The percentage of CD4+CD25+ regulatory T cells in peripheral blood and lung lymph cells suspension in the asthma model group was significantly lower than the control group ( P<0.01). The glucocorticoid-treated asthma group showed an increased percentage of CD4+CD25+ regulatory T cells compared with the asthma model group (P<0.01) and a similar percentage of CD4+CD25+ regulatory T cells in peripheral blood and lung lymph cells suspension to the control group. Compared with the control group, plasma levels of IL-10 and TGF-beta1 decreased significantly in the asthma model group (P<0.01). After glucocorticoid treatment plasma IL-10 level increased significantly (P<0.01) and was similar to that in the control group, while plasma TGF-beta1 level remained lower than that in the control group.
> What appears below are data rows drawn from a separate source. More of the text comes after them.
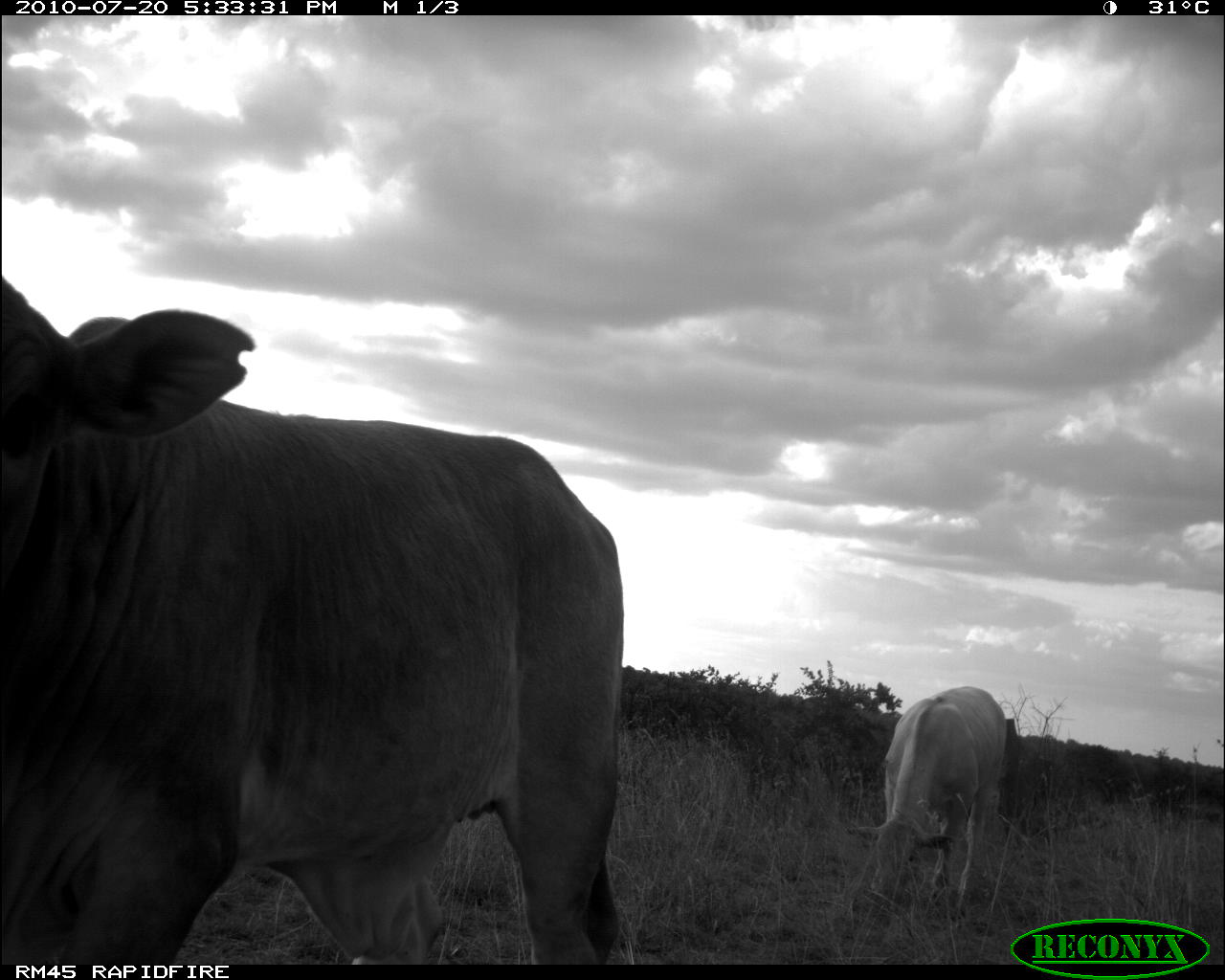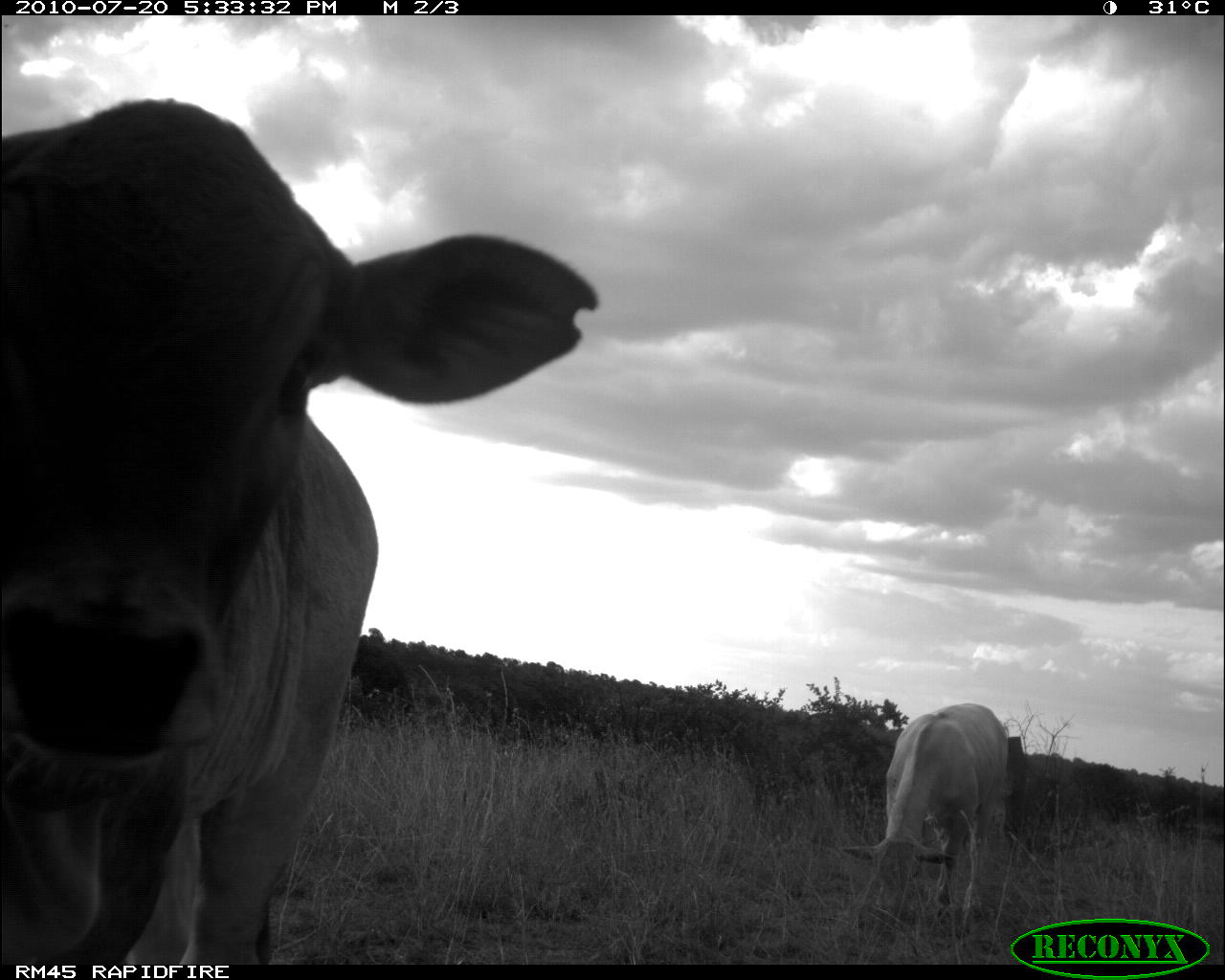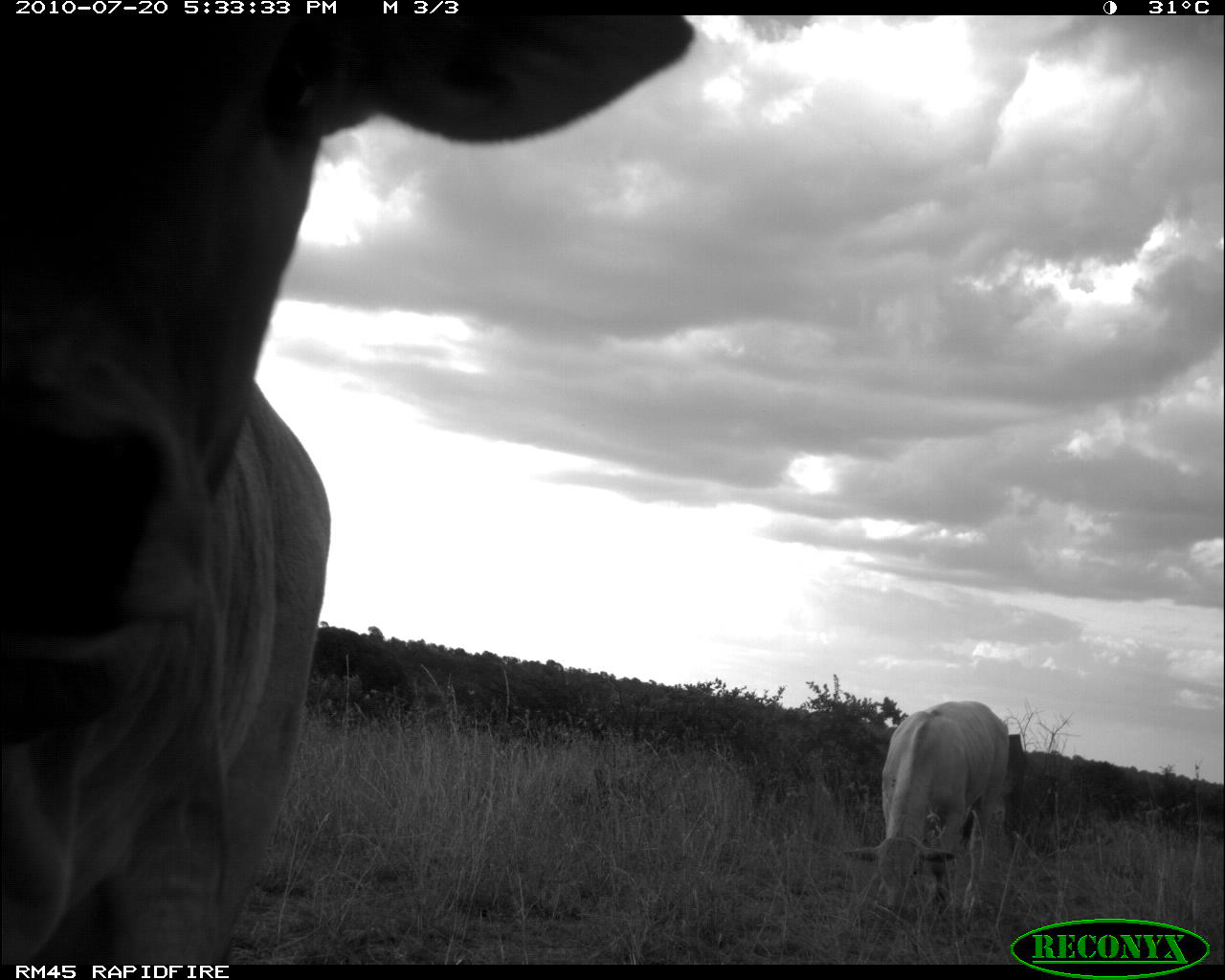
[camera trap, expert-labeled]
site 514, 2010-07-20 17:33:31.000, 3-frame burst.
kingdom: Animalia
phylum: Chordata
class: Mammalia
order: Artiodactyla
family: Bovidae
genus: Bos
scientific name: Bos taurus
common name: domestic cattle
Bos taurus (domestic cattle), count 2.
The percentage of CD4+CD25+ regulatory T cells and the levels of IL-10 and TGF-beta1 decreased in asthmatic mice which might contribute to the pathogenesis of asthma. Glucocorticoid can increase the percentage of CD4+CD25+ regulatory T cells and the levels of IL-10 and thus provides protective effects against asthma. The changes of the percentage of CD4+CD25+ regulatory T cells in peripheral blood were consistent with those in the lung, suggesting that monitoring the changes of CD4+CD25+ regulatory T cells in peripheral blood may be useful to understand the changes of CD4+CD25+ regulatory T cells in the lung.
确定哮喘小鼠模型中CD4+CD25+调节性T细胞的变化以及白细胞介素-10(IL-10)和转化生长因子-β1(TGF-β1)的水平,以及吸入糖皮质激素对CD4+CD25+调节性T细胞和IL-10及TGF-β1水平的影响。
将30只BALB/c小鼠随机分为三组:哮喘模型组、糖皮质激素治疗组和对照组。哮喘模型组和糖皮质激素治疗组通过卵清蛋白(OVA)诱导哮喘。糖皮质激素治疗组在哮喘激发前吸入布地奈德(0.8 mg/L)。末次激发24小时后,获取右肺中叶肺组织观察肺病理变化。采集外周抗凝血和肺淋巴细胞悬液。采用流式细胞术检测CD4+T细胞中CD4+CD25+调节性T细胞的百分比,采用酶联免疫吸附测定法(ELISA)检测血浆中IL-10和TGF-β1的水平。
哮喘模型组外周血和肺淋巴细胞悬液中CD4+CD25+调节性T细胞的百分比显著低于对照组(P<0.01)。糖皮质激素治疗的哮喘组与哮喘模型组相比,CD4+CD25+调节性T细胞的百分比增加(P<0.01),外周血和肺淋巴细胞悬液中CD4+CD25+调节性T细胞的百分比与对照组相似。与对照组相比,哮喘模型组血浆中IL-10和TGF-β1水平显著降低(P<0.01)。糖皮质激素治疗后,血浆IL-10水平显著升高(P<0.01)且与对照组相似,而血浆TGF-β1水平仍低于对照组。
哮喘小鼠中CD4+CD25+调节性T细胞的百分比以及IL-10和TGF-β1水平降低,这可能有助于哮喘的发病机制。糖皮质激素可增加CD4+CD25+调节性T细胞的百分比和IL-10水平,从而对哮喘提供保护作用。外周血中CD4+CD25+调节性T细胞百分比的变化与肺中的变化一致,提示监测外周血中CD4+CD25+调节性T细胞的变化可能有助于了解肺中CD4+CD25+调节性T细胞的变化。